An Incidence problem

Question

Is this intuition true: If any $d+1$ points among $d+2$ given points in $\mathbb{R}^d$ lies on a hyperplane then all of them lies on a hyperplane?

Answer 1

Let $P = \{x_1,...,x_{d+2} \} \subset \mathbb{R}^{d}$.

Let $\delta = \dim \operatorname{aff} P$. (This is the dimension of the affine hull of $P$, which is the dimension of the smallest linear subspace that contains some translate of $P$.) Note that $\delta \le d$.

I claim that $\delta \le d-1$. Suppose $\delta = d$ to obtain a contradiction. Then there is an affine basis $B \subset P$ with $|B| = d+1$. However, by assumption, there is a hyperplane containing $B$, and hence $|B| $ is not affinely independent which is a contradiction.

Hence there is a hyperplane containing $P$.

Addendum:

This can all be expressed in the context of linear spaces. Note that $y_1,...,y_k \in \mathbb{R}^d$ lie on a hyperplane iff $\dim \operatorname{sp} \{y_i-y_1\}_{i=2}^k \le d-1$.

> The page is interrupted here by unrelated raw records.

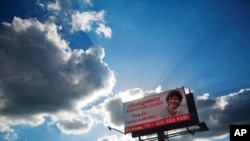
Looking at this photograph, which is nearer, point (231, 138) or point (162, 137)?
point (231, 138)

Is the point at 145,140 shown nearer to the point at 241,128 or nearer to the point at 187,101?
the point at 187,101

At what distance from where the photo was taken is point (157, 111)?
28.2 metres

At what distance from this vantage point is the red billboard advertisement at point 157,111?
89.1 feet

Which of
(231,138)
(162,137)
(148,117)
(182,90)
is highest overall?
(182,90)

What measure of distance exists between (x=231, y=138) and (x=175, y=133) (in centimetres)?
1809

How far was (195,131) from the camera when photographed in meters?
26.8

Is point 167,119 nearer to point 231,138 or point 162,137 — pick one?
point 162,137

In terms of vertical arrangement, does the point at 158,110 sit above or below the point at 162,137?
above

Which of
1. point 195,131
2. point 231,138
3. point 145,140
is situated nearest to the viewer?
point 231,138

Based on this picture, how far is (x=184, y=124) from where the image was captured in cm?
2688

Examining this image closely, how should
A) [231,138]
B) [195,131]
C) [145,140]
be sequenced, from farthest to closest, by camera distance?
1. [145,140]
2. [195,131]
3. [231,138]

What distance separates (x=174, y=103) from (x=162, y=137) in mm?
3989

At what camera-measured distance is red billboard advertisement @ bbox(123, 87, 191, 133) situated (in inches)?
1070

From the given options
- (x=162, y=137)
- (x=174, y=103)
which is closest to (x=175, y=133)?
(x=162, y=137)
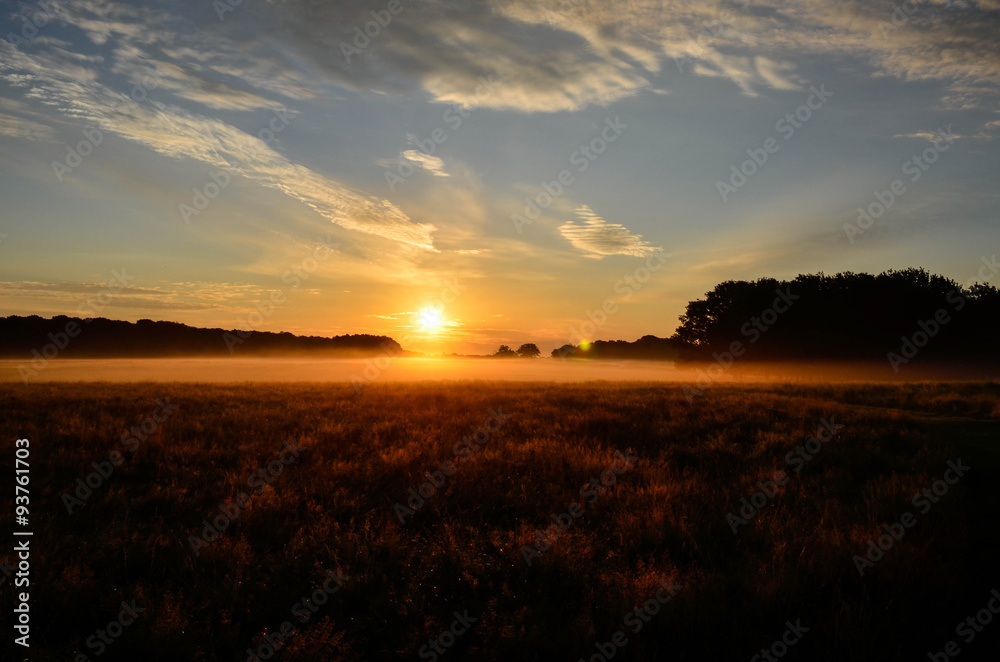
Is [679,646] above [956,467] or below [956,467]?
below

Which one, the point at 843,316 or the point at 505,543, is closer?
the point at 505,543

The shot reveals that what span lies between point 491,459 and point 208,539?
443 cm

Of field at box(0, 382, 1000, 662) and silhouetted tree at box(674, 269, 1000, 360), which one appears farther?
silhouetted tree at box(674, 269, 1000, 360)

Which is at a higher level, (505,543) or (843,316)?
(843,316)

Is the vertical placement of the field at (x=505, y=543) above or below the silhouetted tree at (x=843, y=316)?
below

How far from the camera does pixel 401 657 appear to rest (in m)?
3.61

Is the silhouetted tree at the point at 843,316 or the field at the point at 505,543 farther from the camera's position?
the silhouetted tree at the point at 843,316

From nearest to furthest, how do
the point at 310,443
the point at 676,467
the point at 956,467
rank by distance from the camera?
1. the point at 956,467
2. the point at 676,467
3. the point at 310,443

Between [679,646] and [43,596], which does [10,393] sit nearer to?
[43,596]

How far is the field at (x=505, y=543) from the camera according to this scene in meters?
3.75

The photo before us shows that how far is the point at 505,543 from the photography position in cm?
524

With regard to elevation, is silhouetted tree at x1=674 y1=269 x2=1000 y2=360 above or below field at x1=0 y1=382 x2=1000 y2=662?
above

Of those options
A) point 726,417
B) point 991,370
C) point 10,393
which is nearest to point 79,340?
point 10,393

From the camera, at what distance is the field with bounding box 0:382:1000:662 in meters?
3.75
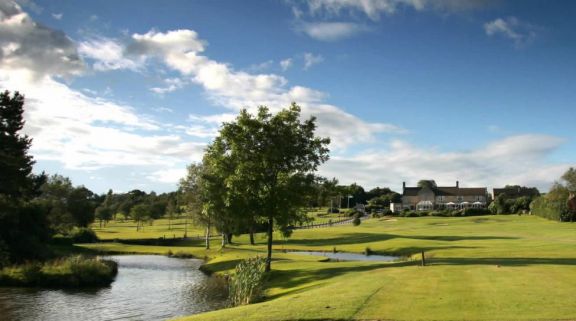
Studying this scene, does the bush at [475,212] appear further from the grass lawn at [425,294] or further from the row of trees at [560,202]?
the grass lawn at [425,294]

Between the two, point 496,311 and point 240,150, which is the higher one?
point 240,150

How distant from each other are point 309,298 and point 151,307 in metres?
13.1

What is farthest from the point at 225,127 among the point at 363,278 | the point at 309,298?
the point at 309,298

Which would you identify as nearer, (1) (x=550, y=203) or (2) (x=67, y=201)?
(1) (x=550, y=203)

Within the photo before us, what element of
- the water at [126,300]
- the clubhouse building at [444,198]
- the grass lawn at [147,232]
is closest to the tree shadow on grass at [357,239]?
the grass lawn at [147,232]

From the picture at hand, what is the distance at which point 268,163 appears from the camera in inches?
1463

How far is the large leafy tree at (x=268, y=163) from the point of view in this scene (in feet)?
120

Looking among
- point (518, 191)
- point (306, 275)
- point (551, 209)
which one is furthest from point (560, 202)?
point (518, 191)

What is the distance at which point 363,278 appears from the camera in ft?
89.1

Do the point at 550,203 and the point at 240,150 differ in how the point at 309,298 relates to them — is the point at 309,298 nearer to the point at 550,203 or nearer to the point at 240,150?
the point at 240,150

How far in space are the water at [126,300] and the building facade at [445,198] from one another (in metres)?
145

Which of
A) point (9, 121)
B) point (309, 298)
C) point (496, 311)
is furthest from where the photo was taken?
point (9, 121)

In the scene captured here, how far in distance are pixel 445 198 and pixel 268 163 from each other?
152 metres

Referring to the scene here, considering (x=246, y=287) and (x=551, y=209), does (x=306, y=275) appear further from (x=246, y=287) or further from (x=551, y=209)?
(x=551, y=209)
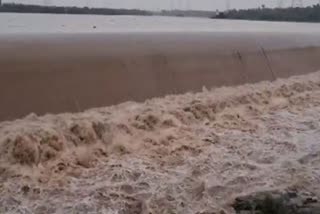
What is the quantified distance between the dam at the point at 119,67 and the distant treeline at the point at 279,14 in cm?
1889

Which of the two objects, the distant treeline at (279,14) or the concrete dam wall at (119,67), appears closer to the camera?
the concrete dam wall at (119,67)

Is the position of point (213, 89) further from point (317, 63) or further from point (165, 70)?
point (317, 63)

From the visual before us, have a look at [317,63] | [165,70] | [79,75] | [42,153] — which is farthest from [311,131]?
[317,63]

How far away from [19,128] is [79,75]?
1.79m

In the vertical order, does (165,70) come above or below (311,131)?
above

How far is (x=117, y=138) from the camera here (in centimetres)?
645

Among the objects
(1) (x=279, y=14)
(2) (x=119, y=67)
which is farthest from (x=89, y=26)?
(1) (x=279, y=14)

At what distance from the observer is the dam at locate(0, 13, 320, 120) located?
22.7 ft

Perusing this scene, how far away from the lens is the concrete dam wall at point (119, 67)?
22.7 ft

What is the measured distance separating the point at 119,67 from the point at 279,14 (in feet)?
80.9

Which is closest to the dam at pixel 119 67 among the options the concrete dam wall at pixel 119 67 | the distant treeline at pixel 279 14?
the concrete dam wall at pixel 119 67

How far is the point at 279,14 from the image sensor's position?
1238 inches

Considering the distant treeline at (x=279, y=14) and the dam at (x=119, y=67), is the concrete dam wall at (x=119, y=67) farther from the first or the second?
the distant treeline at (x=279, y=14)

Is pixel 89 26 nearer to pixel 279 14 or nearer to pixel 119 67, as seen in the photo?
pixel 119 67
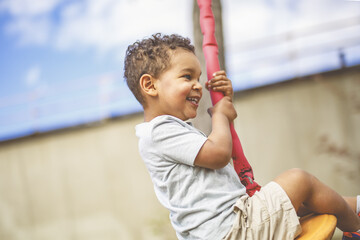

Now suppose $x_1,...,x_{d+2}$ are not contained in some hyperplane. Then we must have $\dim \operatorname{sp} \{x_i-x_1\}_{i=2}^{d+2} = d$. In particular, $x_2-x_1,...,x_{d+1}-x_1$ contains a basis and so there we can choose $d$ of them (let the indices be $I \subset \{2,...,d+2\}$, with $|I| = d$) such that $x_i-x_1$, $i \in I$ form a basis. Since they form a basis, the points $x_1, x_i$, $i \in I$ cannot be contained in a hyperplane, which contradicts the original assumption. Hence the points are contained in some subspace.